Steven Law, CEO of the conservative advocacy group American Crossroads, predicted that the decision “will drive Republican voter intensity sky-high.” There was immediate evidence of that, both in the money Romney started to rake in and the rhetoric coming out of conservative groups. The family-values group Concerned Women for America said it was “outraged” by the justices’ decision and declared, “Shame on them!”

Romney and Obama, reacting to the decision, sounded like they were talking about two entirely different laws. Perhaps to compensate for having signed into law in Massachusetts the forerunner of what the GOP derisively calls “Obamacare,” Romney has been hyper-aggressive about the need for federal repeal, starting with waivers for all 50 states on Day One of his presidency. It may have been held constitutional, he said on Thursday, but it’s still bad policy and bad law. Vote for Obama, he said, if you want to have “a larger and larger government, more and more intrusive in your life, separating you and your doctor.”

Obama acknowledged the law was not popular, but said he pushed it because “I believed it was good for the country.” With the eyes of the nation on him, and the uncertain future of the law resolved -- at least until such time as there’s a Republican House, Senate, and president -- Obama made a rare high-profile pitch for how the law will help make insurance more affordable, more secure, and available to millions more people.

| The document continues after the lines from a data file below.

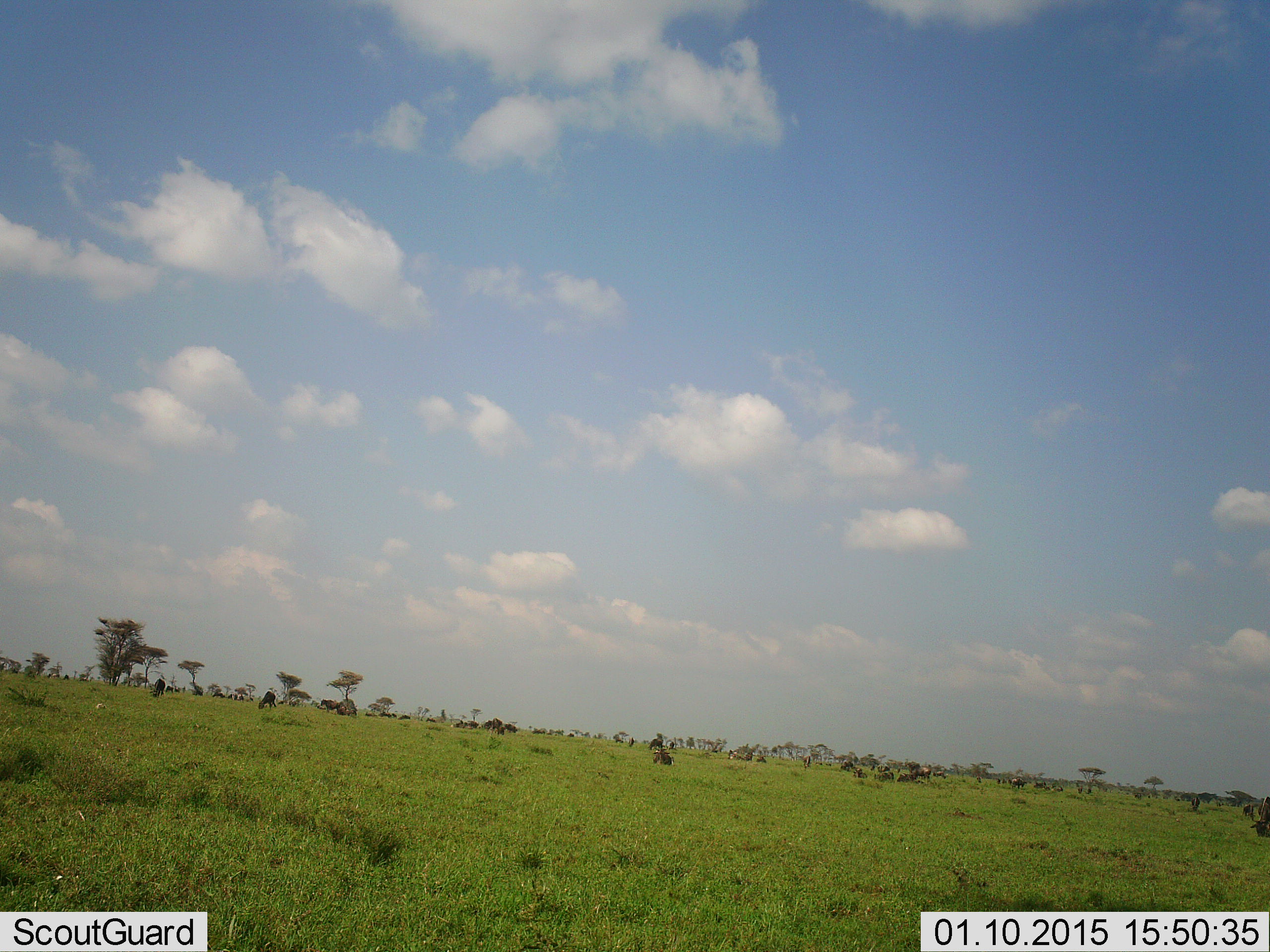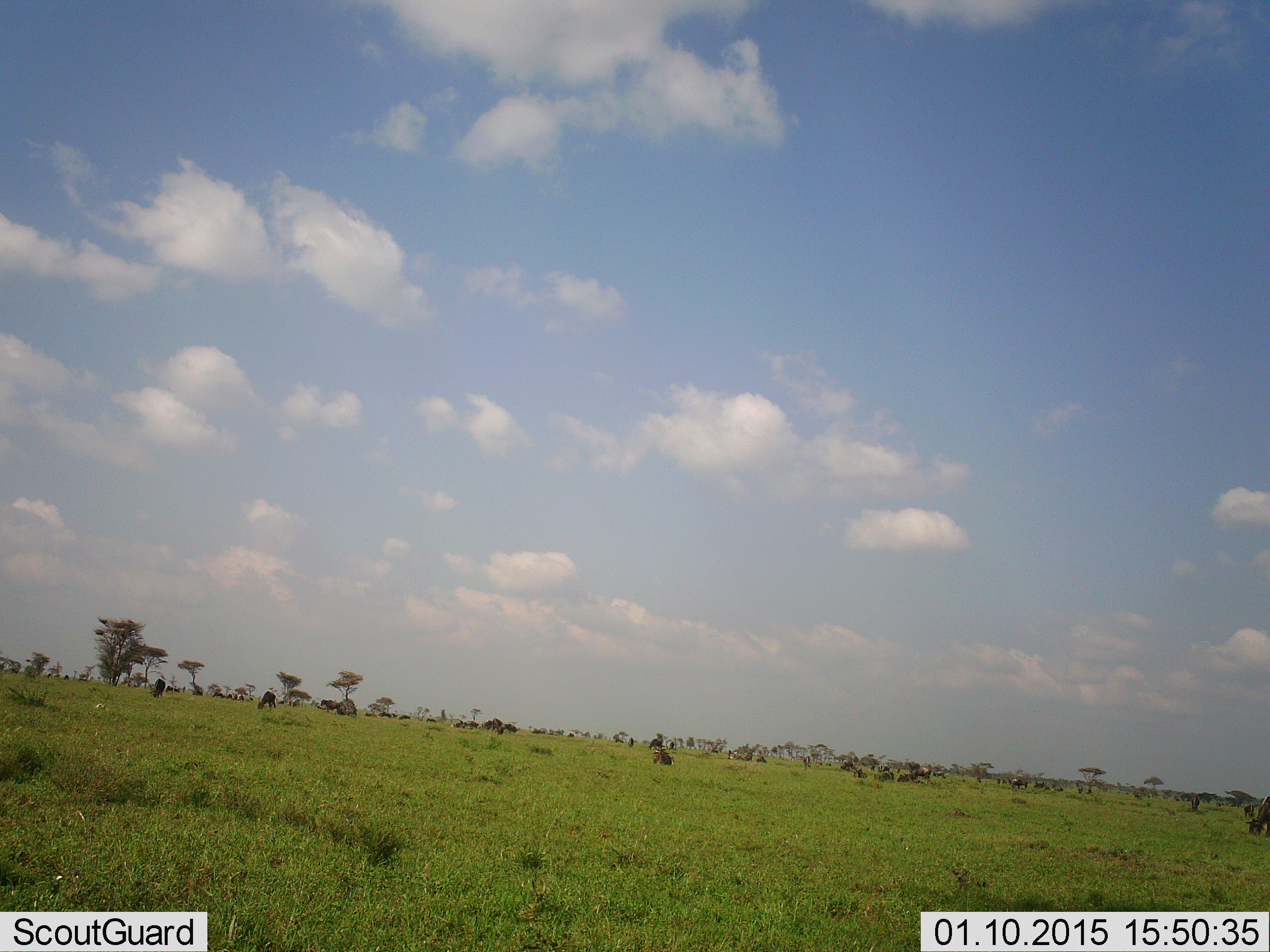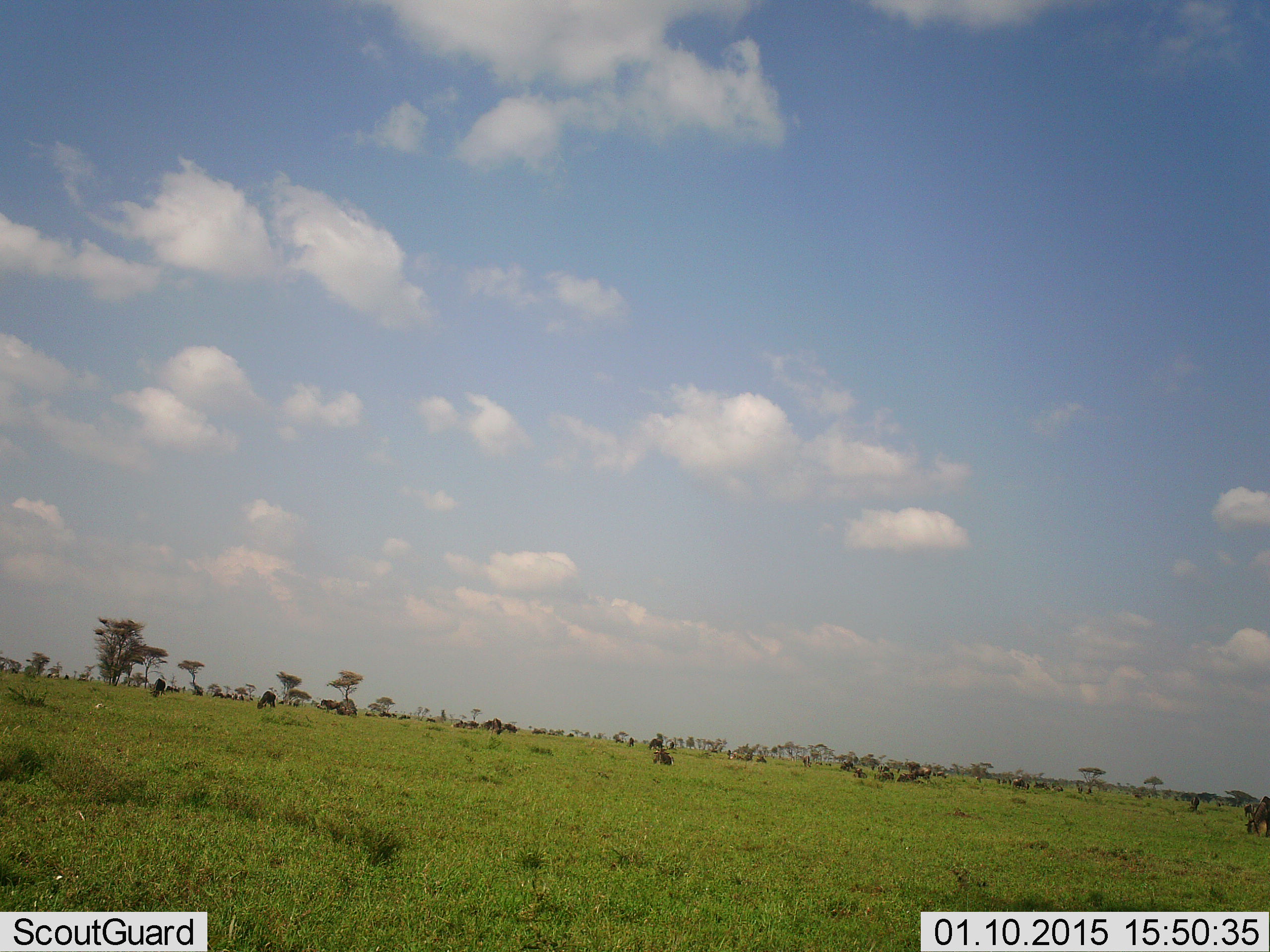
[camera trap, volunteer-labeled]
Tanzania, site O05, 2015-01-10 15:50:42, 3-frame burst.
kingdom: Animalia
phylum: Chordata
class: Mammalia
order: Artiodactyla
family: Bovidae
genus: Connochaetes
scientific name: Connochaetes taurinus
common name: blue wildebeest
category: wildebeest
Wildebeest (blue wildebeest) (Connochaetes taurinus), count 11-50. Behavior (volunteer vote fractions): standing 45%, resting 27%, moving 9%, interacting 0%. Young present (vote fraction): 0%. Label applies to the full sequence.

Rhetoric like Romney’s proved massively effective for Republicans in the 2010 midterm elections. That was partly because people were turned off by the wheeling and dealing that got the health care law passed. But there were other factors, including Obama’s failure to explain or sell the law in a major way, and the overriding reality of a painful economy.

It’s a pretty sure bet that most people, pro or con, aren’t going to change their minds about this law until it’s been in effect for years and they can see how it affects them personally. Furthermore, it’s likely that the still-slow economy will move back to center stage after this supercharged week. Obama and Romney have framed the Obamacare argument, but they may be talking into the wind.  

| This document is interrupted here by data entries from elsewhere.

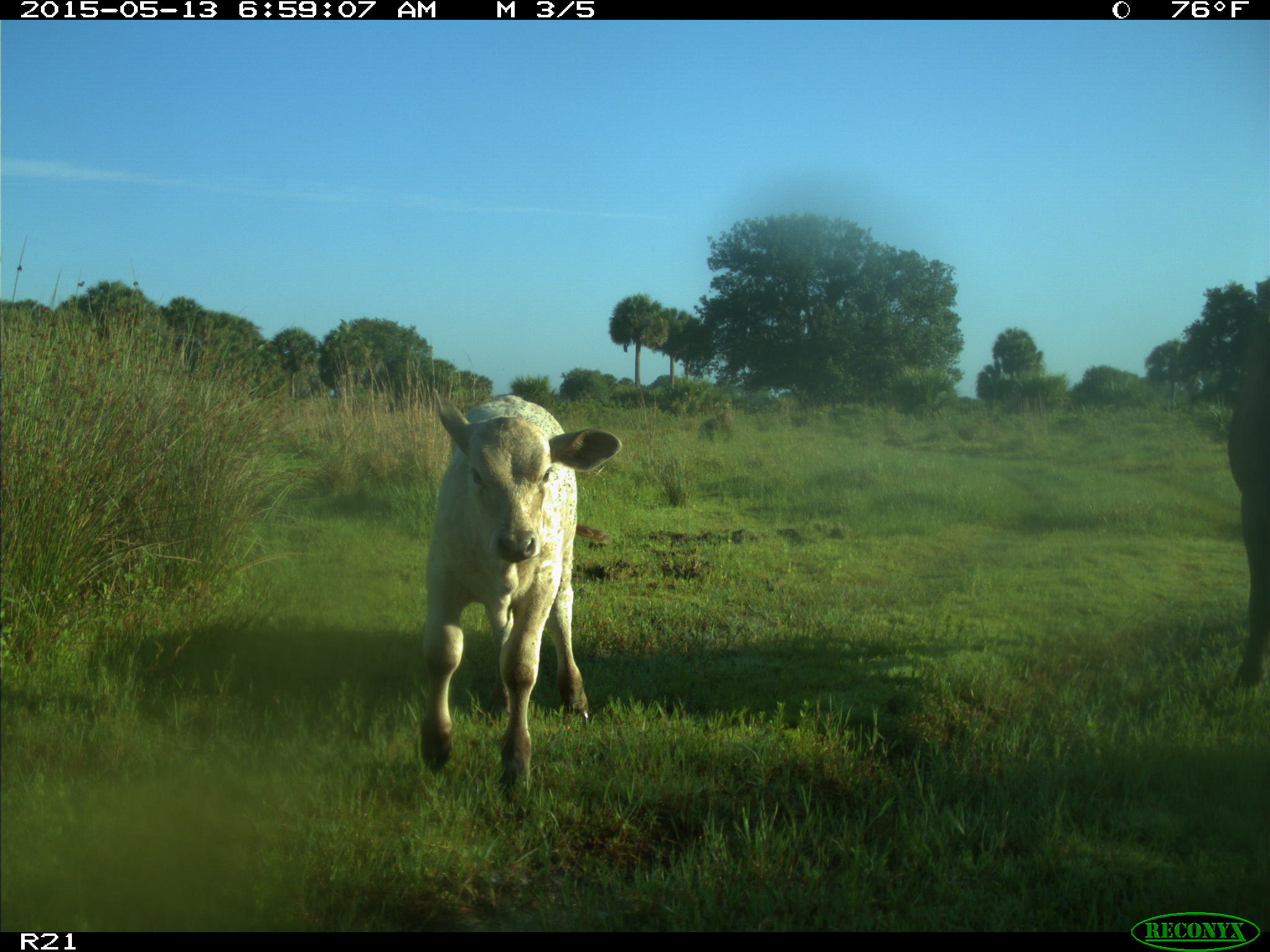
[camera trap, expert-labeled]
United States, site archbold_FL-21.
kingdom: Animalia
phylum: Chordata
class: Mammalia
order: Artiodactyla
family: Bovidae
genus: Bos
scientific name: Bos taurus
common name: domestic cow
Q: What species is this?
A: Bos taurus (domestic cow).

Conservatives, meanwhile, have a long summer to contemplate a week in which a conservative court -- and Roberts in particular -- confounded them twice by upholding federal authority over states and individuals: first by striking down most of Arizona’s tough immigration law and then on Thursday with this.

Clearly, Republicans had widely assumed that the Court would throw out the law, or at least its individual mandate requiring most people to buy health insurance. Romney speculated this week that people weren’t "sleeping real well" at the White House and said it was a “moral failure” for Obama to pursue health care reform amid a recession.

House Speaker John Boehner, meanwhile, advised his members in advance not to “spike the ball.” Republican strategist John Feehery, a former Capitol Hill leadership aide, said that was wise counsel but “premature. … That was counting your chickens before they hatched.”

Two hours before the Court's decision, Obama's campaign manager, Jim Messina, sent out a fundraising e-mail saying that no matter what happened, “today is an important day to have Barack Obama’s back.” Few predicted that the Roberts Court would be among those having his back.